You may integrate process mining tools with your BPM and RPA platforms to optimize routine automation opportunities by discovering, monitoring and analyzing business processes, tasks and interdependencies.

Decision Management Suites (DMSs)/Business Rules Management Systems (BRMSs)

DMSs are used to augment and support conventional application development when a business process includes decisions dictated by increasingly complicated or fluid logic. DMS products have evolved beyond basic business rule management systems by providing better support for analytics and decision modeling. These can be augmented by use alongside BPM tools. The best decision models are described in the context of goals, metrics, business processes, event triggers, systems and stakeholders.

A DMS is integral for decision-centric applications that involve any of the following:

■ Diverse kinds of data derived from multiple sources.

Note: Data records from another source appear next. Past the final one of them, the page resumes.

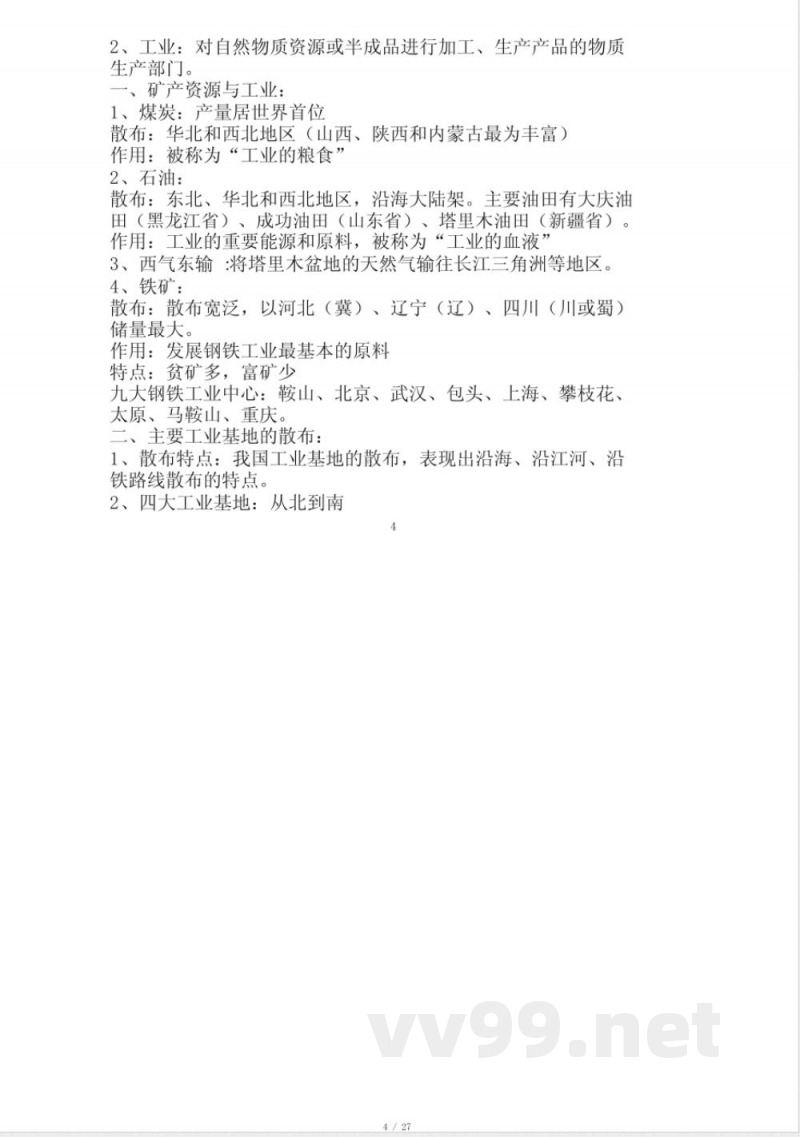 2、工业：对自然物质资源或半成品进行加工、生产产品的物质生产部门。
一、矿产资源与工业：
1、煤炭：产量居世界首位
散布：华北和西北地区（山西、陕西和内蒙古最为丰富）
作用：被称为“工业的粮食”
2、石油：
散布：东北、华北和西北地区，沿海大陆架。主要油田有大庆油田（黑龙江省）、成功油田（山东省）、塔里木油田（新疆省）。
作用：工业的重要能源和原料，被称为“工业的血液”
3、西气东输 :将塔里木盆地的天然气输往长江三角洲等地区。
4、铁矿：
散布：散布宽泛，以河北（冀）、辽宁（辽）、四川（川或蜀）储量最大。
作用：发展钢铁工业最基本的原料
特点：贫矿多，富矿少
九大钢铁工业中心：鞍山、北京、武汉、包头、上海、攀枝花、太原、马鞍山、重庆。
二、主要工业基地的散布：
1、散布特点：我国工业基地的散布，表现出沿海、沿江河、沿铁路线散布的特点。
2、四大工业基地：从北到南

4

vv99.net

4 / 27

■ A high-volume of formalized business policies, implemented as rules and human-driven directives

■ Algorithms that involve a mix of rules and analytics models

■ Multiple stakeholders, sometimes with different or competing objectives

If you already have a DMS platform, prioritize the following:

■ Building your decision model — for example, conceptual and logical models, such as those defined in DMN. Requirements include decision and related elements, various forms for detailed logic, and dependencies. Other elements include business knowledge model (BKM), business knowledge source, and input data. Scaling is driven by enabling more sophisticated and automated perception, decision and action capabilities.

■ Improving the decision authoring or maintenance tools using artificial intelligence/machine-learning “models” or algorithmically trained components that are exposed to example data so that they can abstract these examples into real-world, tangible conclusions.

■ Supporting predictive analytics scoring services — such as the capability to import or connect with PMML, Python or other models from data science platforms. Human judgment is still the central processor, but now it uses summarized data as a new input.

Start your Hyperautomation Journey with Cetrix


Scaling RPAs with both agnostic and process/task specific tools such as DMSs and Rules-Managment systems is becoming more sophisticated and will allow for more agile business transformation over time. Companies slow to adopt the cloud or in integrating on legacy systems are still in prime position to harness automation but the scaling technologies of Artificial Intelligence, Machine Learning, Natural Language Processing, among others. However, as these technologies advance, they will require deployment on more nimble systems designed to take advantage of their learning, diagnostic and adaptive features with rapid data processing and real-time application.

There is opportunity for ROI to compound over time, but only if technological and human bottlenecks to hyperautomation are avoided. The spigot appears to be increasingly open for is open for earlier adopters. Those using legacy, on-prem systems will continue to have new opportunities to adopt the emerging technologies that are right for them but will require increasing outside input to keep the whole picture in focus.

The contours of a hyperautomation transformation are becoming clearer for company’s, consultants and third-party IT teams alike. Use them to develop a strategy that sets the stage for the rapidly developing future of Hyperautomation and prepare for what is likely a rapid orientation of marketplaces toward end-to-end automation. Any strategy includes all stakeholders, workflow iterations, and process possibilities.